The implementation of the Pan Caribbean Partnership Mechanism coordinated by CARICOM, he said had even more stringent target dates.
However, he said, even with the best political will and the most constructive strategic plan, in the final analysis achieving these regional targets depended on what happened at the national level.
Carrington's address dealt mainly with housekeeping matters and the media was not allowed to cover the ministerial panel discussions. The ministerial panel at the opening session was led by Health Minister Dr Leslie Ramsammy and included Jamaica Minister of Health John Junor and CARICOM Assistant Secretary-General Edward Greene.
Carrington outlined two issues which he believed to be relevant to the discussions -- the central role of health in development and increasing productivity through health investment which required an inter-sectoral approach if it were to be sustainable.
He was sure that the panellists would deal with the transition in the region that had shifted the burden of policy concerns towards chronic illnesses, like heart disease and diabetes, as major causes of death compared with communicable diseases. And he was sure that the panellists were "concerned with the effects of HIV and AIDS as well as the re-emergence of malaria and [tuberculosis] in some countries and their effects on the labour force and on productivity."

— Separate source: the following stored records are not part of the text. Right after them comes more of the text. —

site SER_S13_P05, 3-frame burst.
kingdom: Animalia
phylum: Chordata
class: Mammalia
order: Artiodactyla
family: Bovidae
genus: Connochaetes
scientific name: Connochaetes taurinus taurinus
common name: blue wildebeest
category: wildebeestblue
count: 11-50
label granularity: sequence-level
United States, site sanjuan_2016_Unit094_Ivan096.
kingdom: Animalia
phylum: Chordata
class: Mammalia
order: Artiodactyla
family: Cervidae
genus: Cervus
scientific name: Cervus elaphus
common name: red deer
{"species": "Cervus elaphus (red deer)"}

He urged participants to give some attention to the importance of income inequality and poverty as determinants of health status, noting that the issue of food security on the agenda must highlight the lessons learnt from countries that have introduced effective policies to reduce malnutrition and diarrhoea especially among young children. He urged that they pay attention to the issue of the nutritional component of HIV and AIDS care and treatment programmes.
He said there was urgent need to search for interventions that produce the most impact on health in pockets of poverty. "How else can we scale up the response to HIV/AIDS and reduce its spread without collaboration among health practitioners, educators, sports administrators, youth and community leaders?"
He said he was glad to note that the agenda included items such as strategic inter-sectoral alliances with gender and youth, drug demand reduction, food security, crime, security and human development.
Apart from the focus on health and human development COHSOD will also honour Barbados-born Director of PAHO/WHO, Sir George Alleyne. Alleyne, a renowned Caribbean scholar and policymaker in the international arena particularly in health and development will demit office at the end of the year.
Other items on the agenda would be continued discussions on a regional strategy for negotiating with pharmaceutical companies for cheaper anti-retroviral drugs for people living with HIV/AIDS.
An open session at which stakeholders will focus on crime and security and human development is scheduled for today.
Other important issues, Greene had said at a press briefing to announce the holding of the meeting will be how member states were handling the free movement of skills, such as the issue of labour and migration of doctors and nurses, as the region moved towards the CARICOM Single Market and Economy.